The logic flow diagram is a circuit. Like a water pipe system, there shouldn't be any leaks. Kirchoff's electrical current law states: "The algebraic sum of the currents entering any node is zero." This means that all the logic entering the system must also leave the system. We are constraining ourselves to structured systems, meaning there is only one way in and one way out. This is a lot like testing each faucet in a house, one at a time. All the water coming in must go out of that one open faucet.

One of the strengths of this method is that it offers the ability to take any unstructured system and conceptually represent it as a structured system. So no matter how many faucets there are, only one can be turned on at any time. This technique of only allowing one faucet to be turned on at a time can be used to write test specifications for unstructured code and parallel processes. It can also be used to reengineer an unstructured system so that it can be implemented as a structured system.

The tester usually does not know exactly what the logic in the system is doing. Normally, testers should not know these details because such knowledge would introduce serious bias into the testing. Bias is the error we introduce simply by having knowledge, and therefore expectations, about the system. What the testers need to know is how the logic is supposed to work, that is, what the requirements are. If these details are not written down, they can be reconstructed from interviews with the developers and designers and then written down. They must be documented, by the testers if necessary. Such documentation is required to perform verification and defend the tester's position.

A tester who documents what the system is actually doing and then makes a judgment on whether that is "right or not" is not verifying the system. This tester is validating, and validation requires a subjective judgment call. Such judgment calls are always vulnerable to attack. As much as possible, the tester should be verifying the system.

The Equations Used to Calculate Paths

There are three equations from graphing theory that we will use to calculate the number of linearly independent paths through any structured system. These three equations and the theory of linear independence were the work of a Dutch scholar named C. Berge who introduced them in his work Graphs and Hypergraphs (published in Amsterdam, The Netherlands: North-Holland, 1973.) Specifically, Berge's graph theory defines the cyclomatic number v(G) of a strongly connected graph G with N nodes, E edges, and one connected component. This cyclomatic number is the number of linearly independent paths through the system.

We have three definitions of the cyclomatic number. This gives us the following three equations. The proofs are not presented here.

  • v(G) = IP = Edges - Nodes + 2 (IP = E - N + 2)

  • v(G) = IP = Regions + 1 (IP = R + 1)

  • v(G) = IP = Decisions + 1 (IP = D + 1)

Even though the case statement and the series of required decisions don't have the same number of total paths, they do have the same number of linearly independent paths.

The number of linearly independent paths though a system is usually the minimum number of end-to-end paths required to touch every path segment at least once. In some cases, it is possible to combine several path segments that haven't been taken previously in a single traversal. This can have the result that the minimum number of paths required to cover the system is less than the number of IPs. In general, the number of linearly independent paths, IPs, is the minimum acceptable number of paths for 100 percent coverage of paths in the system. This is the answer to the question, "How many ways can you get through the system without retracing our path?" The total paths in a system are combinations of the linearly independent paths through the system. If a looping structure is traversed one time, it has been counted. Let's look at an example.

» **SUPPLIED DATA**:
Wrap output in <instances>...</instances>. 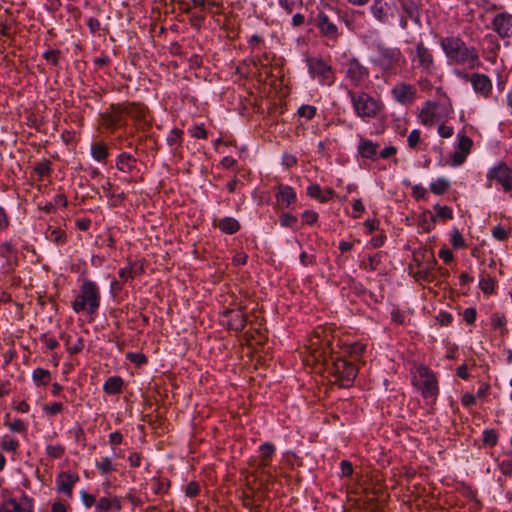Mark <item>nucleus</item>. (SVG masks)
<instances>
[{"mask_svg": "<svg viewBox=\"0 0 512 512\" xmlns=\"http://www.w3.org/2000/svg\"><path fill=\"white\" fill-rule=\"evenodd\" d=\"M91 153L93 158L97 161L105 160L108 155L107 147L103 143H94L91 147Z\"/></svg>", "mask_w": 512, "mask_h": 512, "instance_id": "nucleus-30", "label": "nucleus"}, {"mask_svg": "<svg viewBox=\"0 0 512 512\" xmlns=\"http://www.w3.org/2000/svg\"><path fill=\"white\" fill-rule=\"evenodd\" d=\"M492 28L501 38L512 36V14L508 12L496 14L492 20Z\"/></svg>", "mask_w": 512, "mask_h": 512, "instance_id": "nucleus-12", "label": "nucleus"}, {"mask_svg": "<svg viewBox=\"0 0 512 512\" xmlns=\"http://www.w3.org/2000/svg\"><path fill=\"white\" fill-rule=\"evenodd\" d=\"M297 222V218L290 213H283L280 217V223L285 227H293Z\"/></svg>", "mask_w": 512, "mask_h": 512, "instance_id": "nucleus-46", "label": "nucleus"}, {"mask_svg": "<svg viewBox=\"0 0 512 512\" xmlns=\"http://www.w3.org/2000/svg\"><path fill=\"white\" fill-rule=\"evenodd\" d=\"M482 44L485 50L495 53L499 49V43L494 35H486L483 38Z\"/></svg>", "mask_w": 512, "mask_h": 512, "instance_id": "nucleus-34", "label": "nucleus"}, {"mask_svg": "<svg viewBox=\"0 0 512 512\" xmlns=\"http://www.w3.org/2000/svg\"><path fill=\"white\" fill-rule=\"evenodd\" d=\"M472 144H473V142L468 136H465V135L459 136V140H458L459 151H461L467 155L470 152Z\"/></svg>", "mask_w": 512, "mask_h": 512, "instance_id": "nucleus-39", "label": "nucleus"}, {"mask_svg": "<svg viewBox=\"0 0 512 512\" xmlns=\"http://www.w3.org/2000/svg\"><path fill=\"white\" fill-rule=\"evenodd\" d=\"M309 73L318 78L324 85H331L334 82V73L330 65L321 59H308Z\"/></svg>", "mask_w": 512, "mask_h": 512, "instance_id": "nucleus-9", "label": "nucleus"}, {"mask_svg": "<svg viewBox=\"0 0 512 512\" xmlns=\"http://www.w3.org/2000/svg\"><path fill=\"white\" fill-rule=\"evenodd\" d=\"M96 510L98 512H107L111 510V502L110 498L102 497L96 503Z\"/></svg>", "mask_w": 512, "mask_h": 512, "instance_id": "nucleus-47", "label": "nucleus"}, {"mask_svg": "<svg viewBox=\"0 0 512 512\" xmlns=\"http://www.w3.org/2000/svg\"><path fill=\"white\" fill-rule=\"evenodd\" d=\"M126 117L124 105L112 104L106 112L101 114L100 123L104 128L114 130L124 124Z\"/></svg>", "mask_w": 512, "mask_h": 512, "instance_id": "nucleus-8", "label": "nucleus"}, {"mask_svg": "<svg viewBox=\"0 0 512 512\" xmlns=\"http://www.w3.org/2000/svg\"><path fill=\"white\" fill-rule=\"evenodd\" d=\"M367 76V68L361 65L356 59H352L347 63L346 77L353 85H359Z\"/></svg>", "mask_w": 512, "mask_h": 512, "instance_id": "nucleus-14", "label": "nucleus"}, {"mask_svg": "<svg viewBox=\"0 0 512 512\" xmlns=\"http://www.w3.org/2000/svg\"><path fill=\"white\" fill-rule=\"evenodd\" d=\"M318 215L314 211H305L302 214V220L306 224H314L317 221Z\"/></svg>", "mask_w": 512, "mask_h": 512, "instance_id": "nucleus-52", "label": "nucleus"}, {"mask_svg": "<svg viewBox=\"0 0 512 512\" xmlns=\"http://www.w3.org/2000/svg\"><path fill=\"white\" fill-rule=\"evenodd\" d=\"M413 69L420 70L425 75H431L436 70L435 60L432 51L419 41L414 50L409 53Z\"/></svg>", "mask_w": 512, "mask_h": 512, "instance_id": "nucleus-3", "label": "nucleus"}, {"mask_svg": "<svg viewBox=\"0 0 512 512\" xmlns=\"http://www.w3.org/2000/svg\"><path fill=\"white\" fill-rule=\"evenodd\" d=\"M354 110L359 117H375L381 109V104L365 92L349 91Z\"/></svg>", "mask_w": 512, "mask_h": 512, "instance_id": "nucleus-5", "label": "nucleus"}, {"mask_svg": "<svg viewBox=\"0 0 512 512\" xmlns=\"http://www.w3.org/2000/svg\"><path fill=\"white\" fill-rule=\"evenodd\" d=\"M44 58L52 63L53 65H57L59 61V51L50 50L44 53Z\"/></svg>", "mask_w": 512, "mask_h": 512, "instance_id": "nucleus-56", "label": "nucleus"}, {"mask_svg": "<svg viewBox=\"0 0 512 512\" xmlns=\"http://www.w3.org/2000/svg\"><path fill=\"white\" fill-rule=\"evenodd\" d=\"M436 104L430 101L426 102L425 107L421 110L419 114V119L422 124L427 126H432L436 120L435 108Z\"/></svg>", "mask_w": 512, "mask_h": 512, "instance_id": "nucleus-20", "label": "nucleus"}, {"mask_svg": "<svg viewBox=\"0 0 512 512\" xmlns=\"http://www.w3.org/2000/svg\"><path fill=\"white\" fill-rule=\"evenodd\" d=\"M96 467L100 470L102 474H108L115 470L112 465V461L108 457L102 458L99 462H96Z\"/></svg>", "mask_w": 512, "mask_h": 512, "instance_id": "nucleus-37", "label": "nucleus"}, {"mask_svg": "<svg viewBox=\"0 0 512 512\" xmlns=\"http://www.w3.org/2000/svg\"><path fill=\"white\" fill-rule=\"evenodd\" d=\"M338 20L339 17L332 10H329L328 12L320 11L313 19V23L318 28L322 37L336 43L340 36L337 26Z\"/></svg>", "mask_w": 512, "mask_h": 512, "instance_id": "nucleus-4", "label": "nucleus"}, {"mask_svg": "<svg viewBox=\"0 0 512 512\" xmlns=\"http://www.w3.org/2000/svg\"><path fill=\"white\" fill-rule=\"evenodd\" d=\"M34 170L39 176H45L50 172V163L48 161L39 162Z\"/></svg>", "mask_w": 512, "mask_h": 512, "instance_id": "nucleus-50", "label": "nucleus"}, {"mask_svg": "<svg viewBox=\"0 0 512 512\" xmlns=\"http://www.w3.org/2000/svg\"><path fill=\"white\" fill-rule=\"evenodd\" d=\"M62 409H63V405L60 402H55L51 405L44 406V410L51 415H55V414L61 412Z\"/></svg>", "mask_w": 512, "mask_h": 512, "instance_id": "nucleus-55", "label": "nucleus"}, {"mask_svg": "<svg viewBox=\"0 0 512 512\" xmlns=\"http://www.w3.org/2000/svg\"><path fill=\"white\" fill-rule=\"evenodd\" d=\"M136 159L128 153H122L118 156L116 166L123 172H129L135 167Z\"/></svg>", "mask_w": 512, "mask_h": 512, "instance_id": "nucleus-23", "label": "nucleus"}, {"mask_svg": "<svg viewBox=\"0 0 512 512\" xmlns=\"http://www.w3.org/2000/svg\"><path fill=\"white\" fill-rule=\"evenodd\" d=\"M79 480V477L71 473H61L57 478L58 491L65 493L68 497L72 496V488Z\"/></svg>", "mask_w": 512, "mask_h": 512, "instance_id": "nucleus-17", "label": "nucleus"}, {"mask_svg": "<svg viewBox=\"0 0 512 512\" xmlns=\"http://www.w3.org/2000/svg\"><path fill=\"white\" fill-rule=\"evenodd\" d=\"M440 45L448 60L456 65H467L474 68L478 63V53L474 47H468L466 43L457 36L444 37Z\"/></svg>", "mask_w": 512, "mask_h": 512, "instance_id": "nucleus-1", "label": "nucleus"}, {"mask_svg": "<svg viewBox=\"0 0 512 512\" xmlns=\"http://www.w3.org/2000/svg\"><path fill=\"white\" fill-rule=\"evenodd\" d=\"M376 51L377 59L375 63L385 71L393 70L400 62H405V58L399 48L377 44Z\"/></svg>", "mask_w": 512, "mask_h": 512, "instance_id": "nucleus-7", "label": "nucleus"}, {"mask_svg": "<svg viewBox=\"0 0 512 512\" xmlns=\"http://www.w3.org/2000/svg\"><path fill=\"white\" fill-rule=\"evenodd\" d=\"M182 131L179 129H173L167 137V142L170 146L179 145L182 140Z\"/></svg>", "mask_w": 512, "mask_h": 512, "instance_id": "nucleus-42", "label": "nucleus"}, {"mask_svg": "<svg viewBox=\"0 0 512 512\" xmlns=\"http://www.w3.org/2000/svg\"><path fill=\"white\" fill-rule=\"evenodd\" d=\"M19 446L16 439L5 437L1 442V448L5 451L15 452Z\"/></svg>", "mask_w": 512, "mask_h": 512, "instance_id": "nucleus-43", "label": "nucleus"}, {"mask_svg": "<svg viewBox=\"0 0 512 512\" xmlns=\"http://www.w3.org/2000/svg\"><path fill=\"white\" fill-rule=\"evenodd\" d=\"M127 357L131 362H134L136 364H142L147 362L146 356L141 353H128Z\"/></svg>", "mask_w": 512, "mask_h": 512, "instance_id": "nucleus-58", "label": "nucleus"}, {"mask_svg": "<svg viewBox=\"0 0 512 512\" xmlns=\"http://www.w3.org/2000/svg\"><path fill=\"white\" fill-rule=\"evenodd\" d=\"M402 8L406 13L407 17L418 21V9L416 4L413 1H407L402 3Z\"/></svg>", "mask_w": 512, "mask_h": 512, "instance_id": "nucleus-35", "label": "nucleus"}, {"mask_svg": "<svg viewBox=\"0 0 512 512\" xmlns=\"http://www.w3.org/2000/svg\"><path fill=\"white\" fill-rule=\"evenodd\" d=\"M33 379L35 381H39L43 385H46L50 380V372L42 368H37L33 372Z\"/></svg>", "mask_w": 512, "mask_h": 512, "instance_id": "nucleus-36", "label": "nucleus"}, {"mask_svg": "<svg viewBox=\"0 0 512 512\" xmlns=\"http://www.w3.org/2000/svg\"><path fill=\"white\" fill-rule=\"evenodd\" d=\"M418 373L421 379H423L421 384V393L425 398H433L438 394V384L437 379L433 373L427 367H420L418 369Z\"/></svg>", "mask_w": 512, "mask_h": 512, "instance_id": "nucleus-11", "label": "nucleus"}, {"mask_svg": "<svg viewBox=\"0 0 512 512\" xmlns=\"http://www.w3.org/2000/svg\"><path fill=\"white\" fill-rule=\"evenodd\" d=\"M492 235L494 238H496L497 240H500V241H503L507 238L508 236V233L507 231L502 228L501 226H496L493 228L492 230Z\"/></svg>", "mask_w": 512, "mask_h": 512, "instance_id": "nucleus-53", "label": "nucleus"}, {"mask_svg": "<svg viewBox=\"0 0 512 512\" xmlns=\"http://www.w3.org/2000/svg\"><path fill=\"white\" fill-rule=\"evenodd\" d=\"M377 148H378V145L373 143L372 141L362 140L360 142L358 151L362 157L371 159V158H374L375 155L377 154Z\"/></svg>", "mask_w": 512, "mask_h": 512, "instance_id": "nucleus-24", "label": "nucleus"}, {"mask_svg": "<svg viewBox=\"0 0 512 512\" xmlns=\"http://www.w3.org/2000/svg\"><path fill=\"white\" fill-rule=\"evenodd\" d=\"M46 238L56 244H61L66 240L65 232L60 229L48 227L45 232Z\"/></svg>", "mask_w": 512, "mask_h": 512, "instance_id": "nucleus-28", "label": "nucleus"}, {"mask_svg": "<svg viewBox=\"0 0 512 512\" xmlns=\"http://www.w3.org/2000/svg\"><path fill=\"white\" fill-rule=\"evenodd\" d=\"M434 210L436 211V216H434V215L431 216V220L433 222L436 221V217L443 218V219H452L453 218L452 210L448 206H440L437 204L434 206Z\"/></svg>", "mask_w": 512, "mask_h": 512, "instance_id": "nucleus-33", "label": "nucleus"}, {"mask_svg": "<svg viewBox=\"0 0 512 512\" xmlns=\"http://www.w3.org/2000/svg\"><path fill=\"white\" fill-rule=\"evenodd\" d=\"M295 0H279V5L287 14H291L296 6Z\"/></svg>", "mask_w": 512, "mask_h": 512, "instance_id": "nucleus-51", "label": "nucleus"}, {"mask_svg": "<svg viewBox=\"0 0 512 512\" xmlns=\"http://www.w3.org/2000/svg\"><path fill=\"white\" fill-rule=\"evenodd\" d=\"M47 454L53 458H61L64 454V447L62 445H48L46 447Z\"/></svg>", "mask_w": 512, "mask_h": 512, "instance_id": "nucleus-44", "label": "nucleus"}, {"mask_svg": "<svg viewBox=\"0 0 512 512\" xmlns=\"http://www.w3.org/2000/svg\"><path fill=\"white\" fill-rule=\"evenodd\" d=\"M12 244L9 241H5L0 245V251L2 257H8V255L12 252Z\"/></svg>", "mask_w": 512, "mask_h": 512, "instance_id": "nucleus-63", "label": "nucleus"}, {"mask_svg": "<svg viewBox=\"0 0 512 512\" xmlns=\"http://www.w3.org/2000/svg\"><path fill=\"white\" fill-rule=\"evenodd\" d=\"M277 202L281 205L289 206L291 203L296 201V193L293 188L287 185H280L279 192L276 195Z\"/></svg>", "mask_w": 512, "mask_h": 512, "instance_id": "nucleus-21", "label": "nucleus"}, {"mask_svg": "<svg viewBox=\"0 0 512 512\" xmlns=\"http://www.w3.org/2000/svg\"><path fill=\"white\" fill-rule=\"evenodd\" d=\"M483 445L493 447L498 442V433L495 429H487L483 432Z\"/></svg>", "mask_w": 512, "mask_h": 512, "instance_id": "nucleus-32", "label": "nucleus"}, {"mask_svg": "<svg viewBox=\"0 0 512 512\" xmlns=\"http://www.w3.org/2000/svg\"><path fill=\"white\" fill-rule=\"evenodd\" d=\"M488 178L491 181L494 180L501 184L505 191H510L512 189V170L505 164H500L493 168L489 172Z\"/></svg>", "mask_w": 512, "mask_h": 512, "instance_id": "nucleus-13", "label": "nucleus"}, {"mask_svg": "<svg viewBox=\"0 0 512 512\" xmlns=\"http://www.w3.org/2000/svg\"><path fill=\"white\" fill-rule=\"evenodd\" d=\"M471 84L476 92L484 96H487L492 89L491 80L484 74H472Z\"/></svg>", "mask_w": 512, "mask_h": 512, "instance_id": "nucleus-18", "label": "nucleus"}, {"mask_svg": "<svg viewBox=\"0 0 512 512\" xmlns=\"http://www.w3.org/2000/svg\"><path fill=\"white\" fill-rule=\"evenodd\" d=\"M479 286L484 293L490 294L494 290V281L492 278H483L480 280Z\"/></svg>", "mask_w": 512, "mask_h": 512, "instance_id": "nucleus-45", "label": "nucleus"}, {"mask_svg": "<svg viewBox=\"0 0 512 512\" xmlns=\"http://www.w3.org/2000/svg\"><path fill=\"white\" fill-rule=\"evenodd\" d=\"M407 142L410 148H416V146L420 142V131L417 129L412 130L408 136Z\"/></svg>", "mask_w": 512, "mask_h": 512, "instance_id": "nucleus-48", "label": "nucleus"}, {"mask_svg": "<svg viewBox=\"0 0 512 512\" xmlns=\"http://www.w3.org/2000/svg\"><path fill=\"white\" fill-rule=\"evenodd\" d=\"M123 380L120 377L114 376L107 379L104 384V391L107 394H117L121 391Z\"/></svg>", "mask_w": 512, "mask_h": 512, "instance_id": "nucleus-27", "label": "nucleus"}, {"mask_svg": "<svg viewBox=\"0 0 512 512\" xmlns=\"http://www.w3.org/2000/svg\"><path fill=\"white\" fill-rule=\"evenodd\" d=\"M391 10V6L383 0H375L371 6L372 15L381 23L388 22Z\"/></svg>", "mask_w": 512, "mask_h": 512, "instance_id": "nucleus-19", "label": "nucleus"}, {"mask_svg": "<svg viewBox=\"0 0 512 512\" xmlns=\"http://www.w3.org/2000/svg\"><path fill=\"white\" fill-rule=\"evenodd\" d=\"M451 243L455 249H461L466 247L465 240L462 234L457 229H455L451 235Z\"/></svg>", "mask_w": 512, "mask_h": 512, "instance_id": "nucleus-40", "label": "nucleus"}, {"mask_svg": "<svg viewBox=\"0 0 512 512\" xmlns=\"http://www.w3.org/2000/svg\"><path fill=\"white\" fill-rule=\"evenodd\" d=\"M124 106H125V111H126L127 117L141 119L145 116V109H144V107H142L140 105L130 103V104H125Z\"/></svg>", "mask_w": 512, "mask_h": 512, "instance_id": "nucleus-29", "label": "nucleus"}, {"mask_svg": "<svg viewBox=\"0 0 512 512\" xmlns=\"http://www.w3.org/2000/svg\"><path fill=\"white\" fill-rule=\"evenodd\" d=\"M81 498L86 507H91L92 505H96V499L92 494L87 493L86 491L81 492Z\"/></svg>", "mask_w": 512, "mask_h": 512, "instance_id": "nucleus-57", "label": "nucleus"}, {"mask_svg": "<svg viewBox=\"0 0 512 512\" xmlns=\"http://www.w3.org/2000/svg\"><path fill=\"white\" fill-rule=\"evenodd\" d=\"M100 305V292L95 282L85 280L80 289V293L73 303L75 312H80L85 309L88 313L94 314Z\"/></svg>", "mask_w": 512, "mask_h": 512, "instance_id": "nucleus-2", "label": "nucleus"}, {"mask_svg": "<svg viewBox=\"0 0 512 512\" xmlns=\"http://www.w3.org/2000/svg\"><path fill=\"white\" fill-rule=\"evenodd\" d=\"M438 133L443 138H449L453 135V128L442 124L438 127Z\"/></svg>", "mask_w": 512, "mask_h": 512, "instance_id": "nucleus-61", "label": "nucleus"}, {"mask_svg": "<svg viewBox=\"0 0 512 512\" xmlns=\"http://www.w3.org/2000/svg\"><path fill=\"white\" fill-rule=\"evenodd\" d=\"M449 186L450 184L448 180L444 178H439L431 183L430 189L434 194L441 195L448 190Z\"/></svg>", "mask_w": 512, "mask_h": 512, "instance_id": "nucleus-31", "label": "nucleus"}, {"mask_svg": "<svg viewBox=\"0 0 512 512\" xmlns=\"http://www.w3.org/2000/svg\"><path fill=\"white\" fill-rule=\"evenodd\" d=\"M307 194L320 202H326L332 198L334 191L332 189H328V196H323V191L320 186L318 184H312L307 188Z\"/></svg>", "mask_w": 512, "mask_h": 512, "instance_id": "nucleus-26", "label": "nucleus"}, {"mask_svg": "<svg viewBox=\"0 0 512 512\" xmlns=\"http://www.w3.org/2000/svg\"><path fill=\"white\" fill-rule=\"evenodd\" d=\"M327 369L337 377L342 386H349L357 375L356 366L341 358L332 359L330 363L327 362Z\"/></svg>", "mask_w": 512, "mask_h": 512, "instance_id": "nucleus-6", "label": "nucleus"}, {"mask_svg": "<svg viewBox=\"0 0 512 512\" xmlns=\"http://www.w3.org/2000/svg\"><path fill=\"white\" fill-rule=\"evenodd\" d=\"M416 90L411 84L400 83L392 89V95L401 104H409L415 98Z\"/></svg>", "mask_w": 512, "mask_h": 512, "instance_id": "nucleus-15", "label": "nucleus"}, {"mask_svg": "<svg viewBox=\"0 0 512 512\" xmlns=\"http://www.w3.org/2000/svg\"><path fill=\"white\" fill-rule=\"evenodd\" d=\"M191 135L194 138L205 139L207 137V131L203 127L196 126L191 130Z\"/></svg>", "mask_w": 512, "mask_h": 512, "instance_id": "nucleus-62", "label": "nucleus"}, {"mask_svg": "<svg viewBox=\"0 0 512 512\" xmlns=\"http://www.w3.org/2000/svg\"><path fill=\"white\" fill-rule=\"evenodd\" d=\"M316 114V108L311 105H303L298 109V115L308 120L312 119Z\"/></svg>", "mask_w": 512, "mask_h": 512, "instance_id": "nucleus-41", "label": "nucleus"}, {"mask_svg": "<svg viewBox=\"0 0 512 512\" xmlns=\"http://www.w3.org/2000/svg\"><path fill=\"white\" fill-rule=\"evenodd\" d=\"M466 156L467 155L465 153L461 152V151H455L451 155L452 164L454 166L461 165L465 161Z\"/></svg>", "mask_w": 512, "mask_h": 512, "instance_id": "nucleus-54", "label": "nucleus"}, {"mask_svg": "<svg viewBox=\"0 0 512 512\" xmlns=\"http://www.w3.org/2000/svg\"><path fill=\"white\" fill-rule=\"evenodd\" d=\"M491 323L493 328L499 329L506 324V317L504 315L495 313L491 317Z\"/></svg>", "mask_w": 512, "mask_h": 512, "instance_id": "nucleus-49", "label": "nucleus"}, {"mask_svg": "<svg viewBox=\"0 0 512 512\" xmlns=\"http://www.w3.org/2000/svg\"><path fill=\"white\" fill-rule=\"evenodd\" d=\"M260 452L261 461L257 466V472L259 471L261 475L267 476L265 481L262 478H259L261 489L263 491H267L269 490L268 483L270 479H273V476L267 472L265 468L269 465V461L275 452V447L271 443H264L260 446Z\"/></svg>", "mask_w": 512, "mask_h": 512, "instance_id": "nucleus-10", "label": "nucleus"}, {"mask_svg": "<svg viewBox=\"0 0 512 512\" xmlns=\"http://www.w3.org/2000/svg\"><path fill=\"white\" fill-rule=\"evenodd\" d=\"M476 310L475 308H467L464 311V319L467 322V324L471 325L475 322L476 319Z\"/></svg>", "mask_w": 512, "mask_h": 512, "instance_id": "nucleus-59", "label": "nucleus"}, {"mask_svg": "<svg viewBox=\"0 0 512 512\" xmlns=\"http://www.w3.org/2000/svg\"><path fill=\"white\" fill-rule=\"evenodd\" d=\"M230 318L228 321L229 328L235 331H241L246 325L245 315L241 311H227Z\"/></svg>", "mask_w": 512, "mask_h": 512, "instance_id": "nucleus-22", "label": "nucleus"}, {"mask_svg": "<svg viewBox=\"0 0 512 512\" xmlns=\"http://www.w3.org/2000/svg\"><path fill=\"white\" fill-rule=\"evenodd\" d=\"M4 512H32V500L23 495L19 501L9 499L3 504Z\"/></svg>", "mask_w": 512, "mask_h": 512, "instance_id": "nucleus-16", "label": "nucleus"}, {"mask_svg": "<svg viewBox=\"0 0 512 512\" xmlns=\"http://www.w3.org/2000/svg\"><path fill=\"white\" fill-rule=\"evenodd\" d=\"M90 225L91 221L87 218L76 220V226L82 231H87L90 228Z\"/></svg>", "mask_w": 512, "mask_h": 512, "instance_id": "nucleus-64", "label": "nucleus"}, {"mask_svg": "<svg viewBox=\"0 0 512 512\" xmlns=\"http://www.w3.org/2000/svg\"><path fill=\"white\" fill-rule=\"evenodd\" d=\"M195 6L200 7L202 10L212 11L214 7H219L220 4L217 0H192Z\"/></svg>", "mask_w": 512, "mask_h": 512, "instance_id": "nucleus-38", "label": "nucleus"}, {"mask_svg": "<svg viewBox=\"0 0 512 512\" xmlns=\"http://www.w3.org/2000/svg\"><path fill=\"white\" fill-rule=\"evenodd\" d=\"M340 466H341L342 476L348 477L353 473V467L349 461L343 460L341 462Z\"/></svg>", "mask_w": 512, "mask_h": 512, "instance_id": "nucleus-60", "label": "nucleus"}, {"mask_svg": "<svg viewBox=\"0 0 512 512\" xmlns=\"http://www.w3.org/2000/svg\"><path fill=\"white\" fill-rule=\"evenodd\" d=\"M219 228L227 234H234L240 229L239 222L232 217H225L219 221Z\"/></svg>", "mask_w": 512, "mask_h": 512, "instance_id": "nucleus-25", "label": "nucleus"}]
</instances>
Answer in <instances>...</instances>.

» **REQUIRED WORK**:
Write the next part of the passage on counting linearly independent paths through a system, picking up right after its final sentence.

» **RESULT OF THIS TASK**:
All three equations must be equal to the same number for the logic circuit to be valid. If the system is not a valid logic circuit, it can't work. When inspections are conducted with this in mind, logic problems can be identified quickly. Testers who develop the logic flow diagrams for the system as an aid in test design find all sorts of fuzzy logic errors before they ever begin to test the system.


When it is not possible to represent a system without edges that cross, the count of the regions becomes problematic and is often neglected. If the number of regions in a model cannot be established reliably, the logic flow cannot be verified using these equations, but the number of linearly independent paths can still be calculated using the other two equations.

Most of the commercially available static code analyzers use only the number of decisions in a system to determine the number of linearly independent paths, but for the purposes of logic flow analysis, all three equations are necessary. Any one by itself may identify the number of linearly independent paths through the system, but is not sufficient to test whether the logic flow of the system is valid.

Twenty years ago, several works were published that used definitions and theorems from graphing theory to calculate the number of paths through a system. Building on the work of Berge, Tom McCabe and Charles Butler applied cyclomatic complexity to analyze the design of software and eventually to analyze raw code. (See "Design Complexity Measurement and Testing" in Communications of the ACM, December 1989, Volume 32, Number 12.) This technique eventually led to a set of metrics called the McCabe complexity metrics. The complexity metrics are used to count various types of paths through a system. In general, systems with large numbers of paths are considered to be bad under this method. It has been argued that the number of paths through a system should be limited to control complexity. A typical program module is limited to 10 or fewer linearly independent paths.

There are two good reasons for this argument. The first is that human beings don't handle increasing complexity very well. We are fairly efficient when solving logic problems with one to five logic paths, but beyond that, our performance starts to drop sharply. The time required to devise a solution for a problem rises geometrically with the number of paths. For instance, it takes under five minutes for typical students to solve a logic problem with fewer than five paths. It takes several hours to solve a logic problem with 10 paths, and it can take several days to solve a logic problem with more than 10 paths. The more complex the problem, the greater the probability that a human being will make an error or fail to find a solution.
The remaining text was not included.